Ross returned a decade later to look at sea rise and found a dramatic decline: 217 acres of pineland measured in 1935 had decreased to 74 acres by 2009.
“There were 10 islands with viable pine and they were all getting smaller and smaller,” Ross said.
Ross and researcher Danielle Ogurcak suspected sea rise was behind the decline, so Ogurcak began using old wells and digging new ones to measure the size of the lens.
“They were all wrapped together,” Ross said. “But I have to say sea level rise is probably the biggest factor.”
After Wilma, they found trees that survived wind died long after the storm passed. That’s because a hurricane, like Wilma or Irma, pushes storm surge across the island and contaminates the freshwater pools and groundwater. Two years after Irma, Ogurcak still found elevated levels of saltwater at the Blue Hole, an old quarry surrounded by pineland on Big Pine.

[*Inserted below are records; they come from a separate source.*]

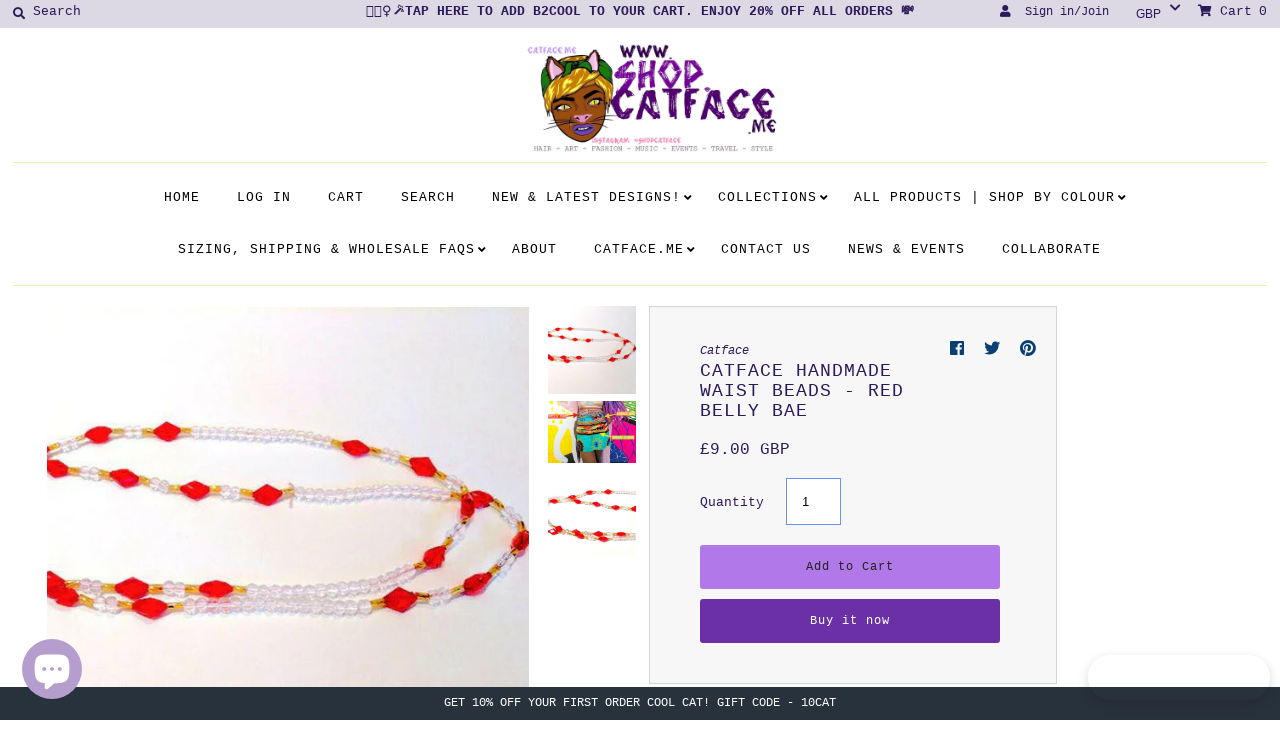

--- FILE ---
content_type: text/javascript
request_url: https://shop.catface.me/cdn/shop/t/5/assets/selectFx.js?v=131400943184630685371667206248
body_size: 677
content:
(function(window2){"use strict";function hasParent(e,p){if(!e)return!1;for(var el=e.target||e.srcElement||e||!1;el&&el!=p;)el=el.parentNode||!1;return el!==!1}function extend(a,b){for(var key in b)b.hasOwnProperty(key)&&(a[key]=b[key]);return a}function SelectFx(el,options){this.el=el,this.options=extend({},this.options),extend(this.options,options),this._init()}SelectFx.prototype.options={newTab:!0,stickyPlaceholder:!0,onChange:function(val){return!1}},SelectFx.prototype._init=function(){var selectedOpt=this.el.querySelector("option[selected]");this.hasDefaultPlaceholder=selectedOpt&&selectedOpt.disabled,this.selectedOpt=selectedOpt||this.el.querySelector("option"),this._createSelectEl(),this.selOpts=[].slice.call(this.selEl.querySelectorAll("li[data-option]")),this.selOptsCount=this.selOpts.length,this.current=this.selOpts.indexOf(this.selEl.querySelector("li.cs-selected"))||-1,this.selPlaceholder=this.selEl.querySelector("span.cs-placeholder"),this._initEvents()},SelectFx.prototype._createSelectEl=function(){var self=this,options="",createOptionHTML=function(el){var optclass="",classes="",link="";return el.selectedOpt&&!this.foundSelected&&!this.hasDefaultPlaceholder&&(classes+="cs-selected ",this.foundSelected=!0),el.getAttribute("data-class")&&(classes+=el.getAttribute("data-class")),el.getAttribute("data-link")&&(link="data-link="+el.getAttribute("data-link")),classes!==""&&(optclass='class="'+classes+'" '),"<li "+optclass+link+' data-option data-value="'+el.value+'"><span>'+el.textContent+"</span></li>"};[].slice.call(this.el.children).forEach(function(el){if(!el.disabled){var tag=el.tagName.toLowerCase();tag==="option"?options+=createOptionHTML(el):tag==="optgroup"&&(options+='<li class="cs-optgroup"><span>'+el.label+"</span><ul>",[].slice.call(el.children).forEach(function(opt){options+=createOptionHTML(opt)}),options+="</ul></li>")}});var opts_el='<div class="cs-options"><ul>'+options+"</ul></div>";this.selEl=document.createElement("div"),this.selEl.className=this.el.className,this.selEl.tabIndex=this.el.tabIndex,this.selEl.innerHTML='<span class="cs-placeholder">'+this.selectedOpt.textContent+"</span>"+opts_el,this.el.parentNode.appendChild(this.selEl),this.selEl.appendChild(this.el)},SelectFx.prototype._initEvents=function(){var self=this;this.selPlaceholder.addEventListener("click",function(){self._toggleSelect()}),this.selOpts.forEach(function(opt,idx){opt.addEventListener("click",function(){self.current=idx,self._changeOption(),self._toggleSelect()})}),document.addEventListener("click",function(ev){var target=ev.target;self._isOpen()&&target!==self.selEl&&!hasParent(target,self.selEl)&&self._toggleSelect()}),this.selEl.addEventListener("keydown",function(ev){var keyCode=ev.keyCode||ev.which;switch(keyCode){case 38:ev.preventDefault(),self._navigateOpts("prev");break;case 40:ev.preventDefault(),self._navigateOpts("next");break;case 32:ev.preventDefault(),self._isOpen()&&typeof self.preSelCurrent!="undefined"&&self.preSelCurrent!==-1&&self._changeOption(),self._toggleSelect();break;case 13:ev.preventDefault(),self._isOpen()&&typeof self.preSelCurrent!="undefined"&&self.preSelCurrent!==-1&&(self._changeOption(),self._toggleSelect());break;case 27:ev.preventDefault(),self._isOpen()&&self._toggleSelect();break}})},SelectFx.prototype._navigateOpts=function(dir){this._isOpen()||this._toggleSelect();var tmpcurrent=typeof this.preSelCurrent!="undefined"&&this.preSelCurrent!==-1?this.preSelCurrent:this.current;(dir==="prev"&&tmpcurrent>0||dir==="next"&&tmpcurrent<this.selOptsCount-1)&&(this.preSelCurrent=dir==="next"?tmpcurrent+1:tmpcurrent-1,this._removeFocus(),classie.add(this.selOpts[this.preSelCurrent],"cs-focus"))},SelectFx.prototype._toggleSelect=function(){this._removeFocus(),this._isOpen()?(this.current!==-1&&(this.selPlaceholder.textContent=this.selOpts[this.current].textContent),classie.remove(this.selEl,"cs-active")):(this.hasDefaultPlaceholder&&this.options.stickyPlaceholder&&(this.selPlaceholder.textContent=this.selectedOpt.textContent),classie.add(this.selEl,"cs-active"))},SelectFx.prototype._changeOption=function(){typeof this.preSelCurrent!="undefined"&&this.preSelCurrent!==-1&&(this.current=this.preSelCurrent,this.preSelCurrent=-1);var opt=this.selOpts[this.current];this.selPlaceholder.textContent=opt.textContent,this.el.value=opt.getAttribute("data-value");var oldOpt=this.selEl.querySelector("li.cs-selected");oldOpt&&classie.remove(oldOpt,"cs-selected"),classie.add(opt,"cs-selected"),opt.getAttribute("data-link")&&(this.options.newTab?window2.open(opt.getAttribute("data-link"),"_blank"):window2.location=opt.getAttribute("data-link")),this.options.onChange(this.el.value)},SelectFx.prototype._isOpen=function(opt){return classie.has(this.selEl,"cs-active")},SelectFx.prototype._removeFocus=function(opt){var focusEl=this.selEl.querySelector("li.cs-focus");focusEl&&classie.remove(focusEl,"cs-focus")},window2.SelectFx=SelectFx})(window);
//# sourceMappingURL=/cdn/shop/t/5/assets/selectFx.js.map?v=131400943184630685371667206248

That can allow more salt tolerant plants to move in and, without fire, begin turning the stands into something else.
“Germination is not happening and essentially you end up with these relic stands of forests,” Ogurcak said. “That’s happening all over the east coast where you see changes in coastal forests first happening in the understory, with changes in salt tolerant species and a lack of regeneration.”
They also discovered it was possible to measure observable signs before the forest died. And that might help managers.

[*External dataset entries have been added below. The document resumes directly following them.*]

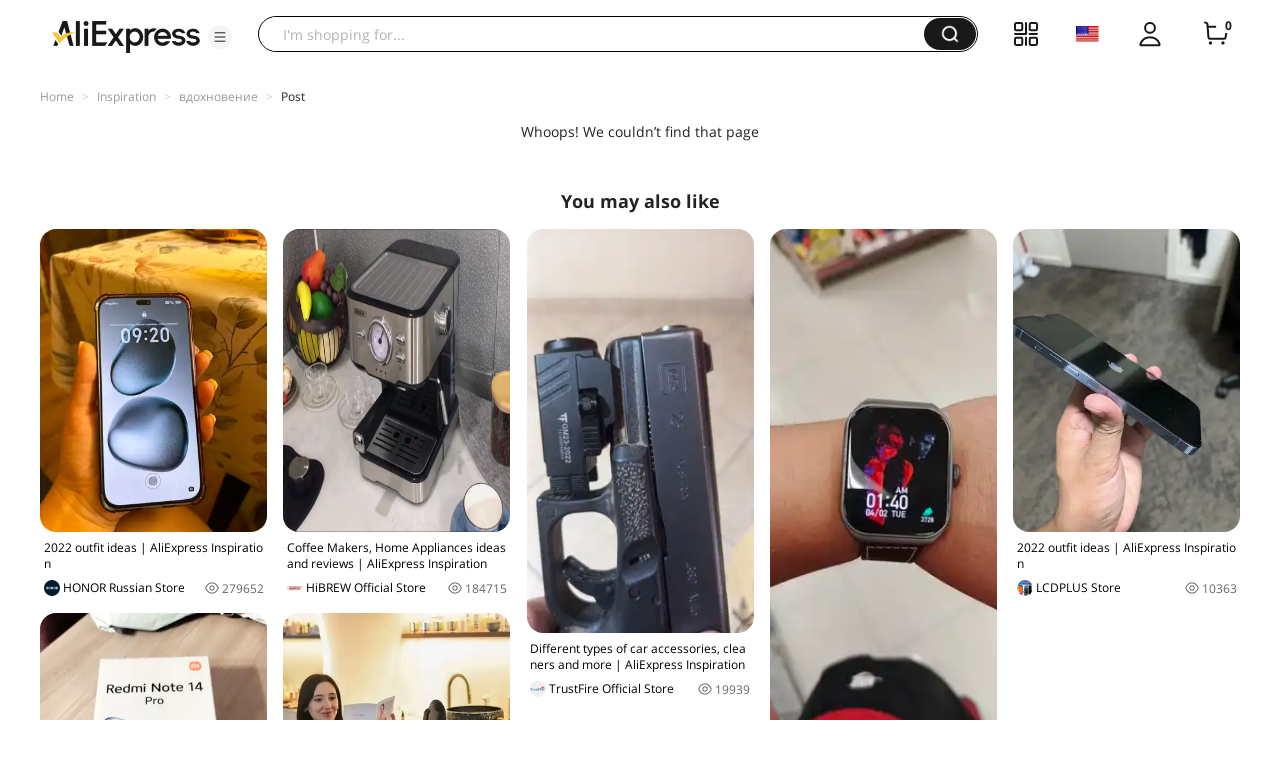

--- FILE ---
content_type: application/javascript
request_url: https://aplus.aliexpress.com/eg.js?t=1769372373899
body_size: -76
content:
window.goldlog=(window.goldlog||{});goldlog.Etag="1Wj9IQ4m/SICAQMT6F0jOM5s";goldlog.stag=1;

--- FILE ---
content_type: application/javascript
request_url: https://aplus.aliexpress.com/eg.js?t=1769372371381
body_size: 75
content:
window.goldlog=(window.goldlog||{});goldlog.Etag="1Wj9IQ4m/SICAQMT6F0jOM5s";goldlog.stag=2;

“Prior to seeing a ghost forest, a dead forest, there are things that are happening that aren't as dramatic,” Ogurcak said. “Trees themselves are under more stress so they're growing slower. Then you'll get a change in the understory of the salt tolerant plants colonizing in areas where they previously would not have been able to successfully compete.”
In a way, their work threw the forest a lifeline. If they could step in and help the forest by replanting trees, Ogurcak and Ross said, that could make the forest better able to withstand hits from hurricanes and give nature a chance to make a more natural transition. They just might avoid more catastrophic changes - like the rocky ground around the burrow pit - and give one functioning ecosystem time to replace another.

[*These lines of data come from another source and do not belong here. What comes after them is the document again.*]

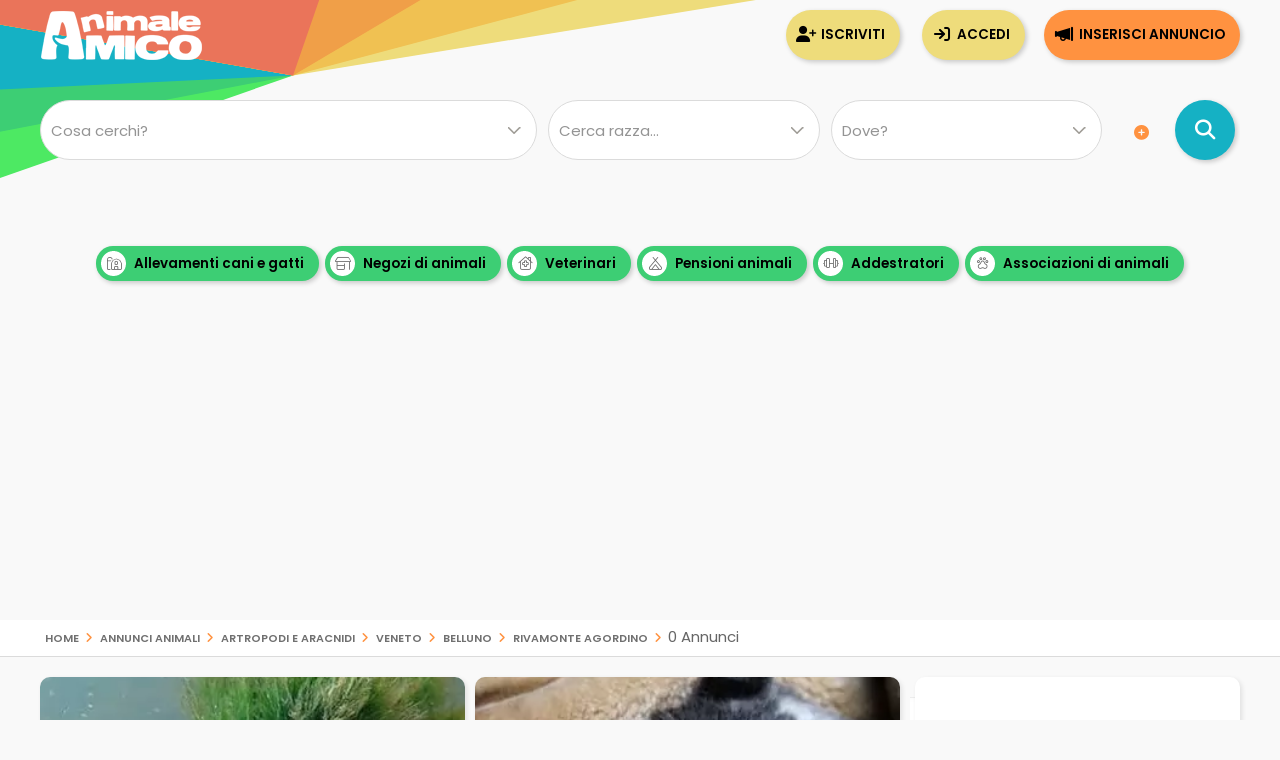

--- FILE ---
content_type: text/html; charset=utf-8
request_url: https://www.google.com/recaptcha/api2/aframe
body_size: 133
content:
<!DOCTYPE HTML><html><head><meta http-equiv="content-type" content="text/html; charset=UTF-8"></head><body><script nonce="gntePpoHOibYP8AmhEUKTQ">/** Anti-fraud and anti-abuse applications only. See google.com/recaptcha */ try{var clients={'sodar':'https://pagead2.googlesyndication.com/pagead/sodar?'};window.addEventListener("message",function(a){try{if(a.source===window.parent){var b=JSON.parse(a.data);var c=clients[b['id']];if(c){var d=document.createElement('img');d.src=c+b['params']+'&rc='+(localStorage.getItem("rc::a")?sessionStorage.getItem("rc::b"):"");window.document.body.appendChild(d);sessionStorage.setItem("rc::e",parseInt(sessionStorage.getItem("rc::e")||0)+1);localStorage.setItem("rc::h",'1768972922822');}}}catch(b){}});window.parent.postMessage("_grecaptcha_ready", "*");}catch(b){}</script></body></html>

--- FILE ---
content_type: application/javascript; charset=utf-8
request_url: https://fundingchoicesmessages.google.com/f/AGSKWxWOEF5PcP4d59pcz_flrYaGGpls-z0H90tg60VEC4KLKjCjjH4w0Vcq_bEEjI6Ff5JlRG0Dy0a_UJKG8kRSclpgtiM5YY9bwL-WJ7DvUcZwP52kW80maT_l2gZLzZVys5Qr766zxv8R5TDi2W-qK-AqotIiOcyoPWQg-Tsbq3cRlU6g2ZHMq3Xy7GTR/_/adsession_/ads?param=/txtad./adsense./ads/page.
body_size: -1858
content:
window['b29a0379-5f7f-4d8a-8fc2-9a5451b842d8'] = true;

But repairing nature is expensive and convincing policy-makers can be complicated. The massive project to repair the Everglades, a $16 billion effort to fix damage from flood control in South Florida, is nearly 20 years old and far from completion.
To help win support, Kalasz has adopted a business approach and is drafting a cost-benefit analysis.
“We can say if we put in a minimum amount of funding, we’re gonna get this,” he said. “There’s no economies of scale, so we identify very explicitly what it’s going to take to achieve the desired future condition of the species or the habitats that we’re concerned about.”
He’s also looking at ways to expand pineland in the Keys and on the mainland, using maps and satellite imagery to identify public and private pineland where property owners might be willing to restore land or grant easements for pineland. He expects the plan will take two years to complete.
He’s also aware the looming expiration date for pineland, and the threat that comes with every hurricane season, means time is running out.
“There is certainly a sense of urgency,” he said.
As a land manager and forest ecologist, Ross said he cannot fathom giving up.
“Even though we may not be optimistic about whether it's going to be here 100 years from now, it may allow them to live longer,” he said. “There's some benefit to that. And that's what we do.”